# House In The Woods - Norfolk, Jan 15'



## jskinner (Feb 24, 2015)

Hi, This is my first little explore. I've been a member on here for a good few years but I've long since got a new email address and lost my account details...

Anyway, This does have a story I saw this and fell in love with it on a facebook group. I eventually found it, However it was a permitted visit as I contacted the owner. I had a little explore for a while until the owner came along and we started discussing the building.
_
History: _
It was built new by this mans grandad in the thirties, He used to farm Pigs & Chickens in the pens out the back. And in the workshop he would grind wheat and corn etc. He died in the mid 1980s and it has been derelict since. 

The house has sat like this for so long because at the time, They owned an engineering firm which produced a lot of noise pollution. They were worried about getting complaints if it was sold from the new owners so they never did anything with it. They moved next door more or less as soon as his grandad died and it was left as it is hidden. 

Now onto the present..

_Given material_

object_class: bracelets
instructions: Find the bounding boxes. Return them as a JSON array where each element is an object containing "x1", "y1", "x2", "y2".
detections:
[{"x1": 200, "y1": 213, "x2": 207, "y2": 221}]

_What the task asks_
Please reproduce, word for word, the passage of the forum post about the house in the woods between "## jskinner (Feb" and "discussing the building.", inclusive.

_Finished task_
## jskinner (Feb 24, 2015)

Hi, This is my first little explore. I've been a member on here for a good few years but I've long since got a new email address and lost my account details...

Anyway, This does have a story I saw this and fell in love with it on a facebook group. I eventually found it, However it was a permitted visit as I contacted the owner. I had a little explore for a while until the owner came along and we started discussing the building.